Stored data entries
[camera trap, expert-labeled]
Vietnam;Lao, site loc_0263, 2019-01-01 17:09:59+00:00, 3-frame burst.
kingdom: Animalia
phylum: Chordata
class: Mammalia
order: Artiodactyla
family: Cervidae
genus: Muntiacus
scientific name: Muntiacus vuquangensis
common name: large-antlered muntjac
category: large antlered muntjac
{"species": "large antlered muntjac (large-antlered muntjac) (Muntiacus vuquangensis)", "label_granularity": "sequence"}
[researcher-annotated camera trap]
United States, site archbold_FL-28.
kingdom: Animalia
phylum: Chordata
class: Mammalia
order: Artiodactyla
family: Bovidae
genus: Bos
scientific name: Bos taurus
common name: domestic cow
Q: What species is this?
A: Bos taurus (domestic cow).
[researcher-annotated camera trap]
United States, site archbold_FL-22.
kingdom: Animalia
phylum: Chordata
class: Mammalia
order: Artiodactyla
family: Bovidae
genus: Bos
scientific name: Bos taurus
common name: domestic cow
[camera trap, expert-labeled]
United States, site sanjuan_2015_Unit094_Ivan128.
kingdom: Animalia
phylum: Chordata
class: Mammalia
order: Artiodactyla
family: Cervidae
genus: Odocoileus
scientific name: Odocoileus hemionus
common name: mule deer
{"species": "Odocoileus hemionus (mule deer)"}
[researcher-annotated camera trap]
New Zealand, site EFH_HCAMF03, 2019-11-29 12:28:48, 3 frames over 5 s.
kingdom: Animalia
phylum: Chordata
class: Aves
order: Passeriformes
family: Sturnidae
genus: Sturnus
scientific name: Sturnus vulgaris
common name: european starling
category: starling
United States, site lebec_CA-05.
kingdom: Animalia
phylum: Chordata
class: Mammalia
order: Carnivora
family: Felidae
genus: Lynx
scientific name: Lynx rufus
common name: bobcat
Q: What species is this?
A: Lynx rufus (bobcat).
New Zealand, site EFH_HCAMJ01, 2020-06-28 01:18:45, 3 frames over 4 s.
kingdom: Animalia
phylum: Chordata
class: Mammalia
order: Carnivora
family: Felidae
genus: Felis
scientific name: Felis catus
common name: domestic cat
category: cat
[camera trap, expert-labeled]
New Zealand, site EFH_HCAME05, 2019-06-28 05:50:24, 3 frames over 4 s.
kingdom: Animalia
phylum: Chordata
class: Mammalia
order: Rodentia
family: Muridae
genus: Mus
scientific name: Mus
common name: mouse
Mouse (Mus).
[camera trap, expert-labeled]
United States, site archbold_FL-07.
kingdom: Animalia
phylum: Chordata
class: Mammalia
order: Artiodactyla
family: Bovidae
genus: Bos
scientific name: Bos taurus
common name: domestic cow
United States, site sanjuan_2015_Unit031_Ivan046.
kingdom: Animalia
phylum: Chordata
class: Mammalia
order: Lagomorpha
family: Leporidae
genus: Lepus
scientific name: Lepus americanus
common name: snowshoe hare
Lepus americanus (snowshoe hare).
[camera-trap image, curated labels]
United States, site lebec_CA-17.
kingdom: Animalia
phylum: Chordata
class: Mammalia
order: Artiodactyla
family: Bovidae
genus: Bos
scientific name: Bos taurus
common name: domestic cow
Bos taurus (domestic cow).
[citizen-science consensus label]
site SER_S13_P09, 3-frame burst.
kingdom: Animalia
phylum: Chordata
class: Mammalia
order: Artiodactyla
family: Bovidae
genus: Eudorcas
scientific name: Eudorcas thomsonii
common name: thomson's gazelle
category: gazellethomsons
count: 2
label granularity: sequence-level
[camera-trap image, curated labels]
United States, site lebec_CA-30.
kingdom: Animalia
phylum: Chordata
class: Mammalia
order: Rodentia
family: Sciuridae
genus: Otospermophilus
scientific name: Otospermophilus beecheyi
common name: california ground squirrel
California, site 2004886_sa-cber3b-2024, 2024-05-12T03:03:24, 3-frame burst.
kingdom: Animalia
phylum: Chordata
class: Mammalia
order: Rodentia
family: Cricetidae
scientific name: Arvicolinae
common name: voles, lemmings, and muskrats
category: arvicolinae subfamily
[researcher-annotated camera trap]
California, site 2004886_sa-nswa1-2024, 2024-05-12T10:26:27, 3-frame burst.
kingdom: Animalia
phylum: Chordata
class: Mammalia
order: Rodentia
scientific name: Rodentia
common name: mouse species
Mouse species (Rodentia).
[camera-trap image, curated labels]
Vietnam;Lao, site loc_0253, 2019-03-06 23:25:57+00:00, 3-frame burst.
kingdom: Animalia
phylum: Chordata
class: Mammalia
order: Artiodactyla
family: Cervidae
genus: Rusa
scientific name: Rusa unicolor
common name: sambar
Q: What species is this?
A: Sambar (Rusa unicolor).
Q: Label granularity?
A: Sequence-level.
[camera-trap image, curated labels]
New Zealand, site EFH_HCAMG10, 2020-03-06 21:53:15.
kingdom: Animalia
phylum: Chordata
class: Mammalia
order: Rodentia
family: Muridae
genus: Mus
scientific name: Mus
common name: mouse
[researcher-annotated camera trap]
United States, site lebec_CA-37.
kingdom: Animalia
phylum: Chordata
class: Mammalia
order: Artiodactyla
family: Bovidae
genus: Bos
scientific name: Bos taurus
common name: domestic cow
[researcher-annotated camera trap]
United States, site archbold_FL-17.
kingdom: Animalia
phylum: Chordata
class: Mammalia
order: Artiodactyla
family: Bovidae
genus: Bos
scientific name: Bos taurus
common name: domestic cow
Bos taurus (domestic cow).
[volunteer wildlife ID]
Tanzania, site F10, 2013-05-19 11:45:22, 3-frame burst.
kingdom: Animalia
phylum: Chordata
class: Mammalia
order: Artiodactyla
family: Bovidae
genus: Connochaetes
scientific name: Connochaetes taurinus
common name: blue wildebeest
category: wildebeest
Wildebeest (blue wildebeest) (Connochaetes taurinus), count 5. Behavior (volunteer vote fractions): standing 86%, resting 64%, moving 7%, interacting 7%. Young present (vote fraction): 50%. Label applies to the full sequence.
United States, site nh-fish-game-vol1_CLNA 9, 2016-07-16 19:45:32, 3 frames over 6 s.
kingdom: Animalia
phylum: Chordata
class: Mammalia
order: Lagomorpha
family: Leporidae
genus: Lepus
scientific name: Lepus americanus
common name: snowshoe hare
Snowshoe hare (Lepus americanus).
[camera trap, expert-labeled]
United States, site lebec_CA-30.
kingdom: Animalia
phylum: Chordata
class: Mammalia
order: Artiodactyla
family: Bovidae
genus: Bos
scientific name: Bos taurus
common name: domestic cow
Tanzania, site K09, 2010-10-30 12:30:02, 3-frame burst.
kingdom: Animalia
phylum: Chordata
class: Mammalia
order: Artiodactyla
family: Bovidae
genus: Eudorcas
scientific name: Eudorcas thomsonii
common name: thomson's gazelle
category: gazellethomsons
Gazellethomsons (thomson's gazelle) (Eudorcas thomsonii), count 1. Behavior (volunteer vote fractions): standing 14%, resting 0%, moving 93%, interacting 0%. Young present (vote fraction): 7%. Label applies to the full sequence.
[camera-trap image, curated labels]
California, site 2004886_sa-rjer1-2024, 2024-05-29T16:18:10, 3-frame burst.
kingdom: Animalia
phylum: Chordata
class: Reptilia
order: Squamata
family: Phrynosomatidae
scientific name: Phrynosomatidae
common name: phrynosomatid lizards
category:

What the task requires: Write the data out once more. Keep every word the same.

Output of the task:
[camera trap, expert-labeled]
Vietnam;Lao, site loc_0263, 2019-01-01 17:09:59+00:00, 3-frame burst.
kingdom: Animalia
phylum: Chordata
class: Mammalia
order: Artiodactyla
family: Cervidae
genus: Muntiacus
scientific name: Muntiacus vuquangensis
common name: large-antlered muntjac
category: large antlered muntjac
{"species": "large antlered muntjac (large-antlered muntjac) (Muntiacus vuquangensis)", "label_granularity": "sequence"}
[researcher-annotated camera trap]
United States, site archbold_FL-28.
kingdom: Animalia
phylum: Chordata
class: Mammalia
order: Artiodactyla
family: Bovidae
genus: Bos
scientific name: Bos taurus
common name: domestic cow
Q: What species is this?
A: Bos taurus (domestic cow).
[researcher-annotated camera trap]
United States, site archbold_FL-22.
kingdom: Animalia
phylum: Chordata
class: Mammalia
order: Artiodactyla
family: Bovidae
genus: Bos
scientific name: Bos taurus
common name: domestic cow
[camera trap, expert-labeled]
United States, site sanjuan_2015_Unit094_Ivan128.
kingdom: Animalia
phylum: Chordata
class: Mammalia
order: Artiodactyla
family: Cervidae
genus: Odocoileus
scientific name: Odocoileus hemionus
common name: mule deer
{"species": "Odocoileus hemionus (mule deer)"}
[researcher-annotated camera trap]
New Zealand, site EFH_HCAMF03, 2019-11-29 12:28:48, 3 frames over 5 s.
kingdom: Animalia
phylum: Chordata
class: Aves
order: Passeriformes
family: Sturnidae
genus: Sturnus
scientific name: Sturnus vulgaris
common name: european starling
category: starling
United States, site lebec_CA-05.
kingdom: Animalia
phylum: Chordata
class: Mammalia
order: Carnivora
family: Felidae
genus: Lynx
scientific name: Lynx rufus
common name: bobcat
Q: What species is this?
A: Lynx rufus (bobcat).
New Zealand, site EFH_HCAMJ01, 2020-06-28 01:18:45, 3 frames over 4 s.
kingdom: Animalia
phylum: Chordata
class: Mammalia
order: Carnivora
family: Felidae
genus: Felis
scientific name: Felis catus
common name: domestic cat
category: cat
[camera trap, expert-labeled]
New Zealand, site EFH_HCAME05, 2019-06-28 05:50:24, 3 frames over 4 s.
kingdom: Animalia
phylum: Chordata
class: Mammalia
order: Rodentia
family: Muridae
genus: Mus
scientific name: Mus
common name: mouse
Mouse (Mus).
[camera trap, expert-labeled]
United States, site archbold_FL-07.
kingdom: Animalia
phylum: Chordata
class: Mammalia
order: Artiodactyla
family: Bovidae
genus: Bos
scientific name: Bos taurus
common name: domestic cow
United States, site sanjuan_2015_Unit031_Ivan046.
kingdom: Animalia
phylum: Chordata
class: Mammalia
order: Lagomorpha
family: Leporidae
genus: Lepus
scientific name: Lepus americanus
common name: snowshoe hare
Lepus americanus (snowshoe hare).
[camera-trap image, curated labels]
United States, site lebec_CA-17.
kingdom: Animalia
phylum: Chordata
class: Mammalia
order: Artiodactyla
family: Bovidae
genus: Bos
scientific name: Bos taurus
common name: domestic cow
Bos taurus (domestic cow).
[citizen-science consensus label]
site SER_S13_P09, 3-frame burst.
kingdom: Animalia
phylum: Chordata
class: Mammalia
order: Artiodactyla
family: Bovidae
genus: Eudorcas
scientific name: Eudorcas thomsonii
common name: thomson's gazelle
category: gazellethomsons
count: 2
label granularity: sequence-level
[camera-trap image, curated labels]
United States, site lebec_CA-30.
kingdom: Animalia
phylum: Chordata
class: Mammalia
order: Rodentia
family: Sciuridae
genus: Otospermophilus
scientific name: Otospermophilus beecheyi
common name: california ground squirrel
California, site 2004886_sa-cber3b-2024, 2024-05-12T03:03:24, 3-frame burst.
kingdom: Animalia
phylum: Chordata
class: Mammalia
order: Rodentia
family: Cricetidae
scientific name: Arvicolinae
common name: voles, lemmings, and muskrats
category: arvicolinae subfamily
[researcher-annotated camera trap]
California, site 2004886_sa-nswa1-2024, 2024-05-12T10:26:27, 3-frame burst.
kingdom: Animalia
phylum: Chordata
class: Mammalia
order: Rodentia
scientific name: Rodentia
common name: mouse species
Mouse species (Rodentia).
[camera-trap image, curated labels]
Vietnam;Lao, site loc_0253, 2019-03-06 23:25:57+00:00, 3-frame burst.
kingdom: Animalia
phylum: Chordata
class: Mammalia
order: Artiodactyla
family: Cervidae
genus: Rusa
scientific name: Rusa unicolor
common name: sambar
Q: What species is this?
A: Sambar (Rusa unicolor).
Q: Label granularity?
A: Sequence-level.
[camera-trap image, curated labels]
New Zealand, site EFH_HCAMG10, 2020-03-06 21:53:15.
kingdom: Animalia
phylum: Chordata
class: Mammalia
order: Rodentia
family: Muridae
genus: Mus
scientific name: Mus
common name: mouse
[researcher-annotated camera trap]
United States, site lebec_CA-37.
kingdom: Animalia
phylum: Chordata
class: Mammalia
order: Artiodactyla
family: Bovidae
genus: Bos
scientific name: Bos taurus
common name: domestic cow
[researcher-annotated camera trap]
United States, site archbold_FL-17.
kingdom: Animalia
phylum: Chordata
class: Mammalia
order: Artiodactyla
family: Bovidae
genus: Bos
scientific name: Bos taurus
common name: domestic cow
Bos taurus (domestic cow).
[volunteer wildlife ID]
Tanzania, site F10, 2013-05-19 11:45:22, 3-frame burst.
kingdom: Animalia
phylum: Chordata
class: Mammalia
order: Artiodactyla
family: Bovidae
genus: Connochaetes
scientific name: Connochaetes taurinus
common name: blue wildebeest
category: wildebeest
Wildebeest (blue wildebeest) (Connochaetes taurinus), count 5. Behavior (volunteer vote fractions): standing 86%, resting 64%, moving 7%, interacting 7%. Young present (vote fraction): 50%. Label applies to the full sequence.
United States, site nh-fish-game-vol1_CLNA 9, 2016-07-16 19:45:32, 3 frames over 6 s.
kingdom: Animalia
phylum: Chordata
class: Mammalia
order: Lagomorpha
family: Leporidae
genus: Lepus
scientific name: Lepus americanus
common name: snowshoe hare
Snowshoe hare (Lepus americanus).
[camera trap, expert-labeled]
United States, site lebec_CA-30.
kingdom: Animalia
phylum: Chordata
class: Mammalia
order: Artiodactyla
family: Bovidae
genus: Bos
scientific name: Bos taurus
common name: domestic cow
Tanzania, site K09, 2010-10-30 12:30:02, 3-frame burst.
kingdom: Animalia
phylum: Chordata
class: Mammalia
order: Artiodactyla
family: Bovidae
genus: Eudorcas
scientific name: Eudorcas thomsonii
common name: thomson's gazelle
category: gazellethomsons
Gazellethomsons (thomson's gazelle) (Eudorcas thomsonii), count 1. Behavior (volunteer vote fractions): standing 14%, resting 0%, moving 93%, interacting 0%. Young present (vote fraction): 7%. Label applies to the full sequence.
[camera-trap image, curated labels]
California, site 2004886_sa-rjer1-2024, 2024-05-29T16:18:10, 3-frame burst.
kingdom: Animalia
phylum: Chordata
class: Reptilia
order: Squamata
family: Phrynosomatidae
scientific name: Phrynosomatidae
common name: phrynosomatid lizards
category:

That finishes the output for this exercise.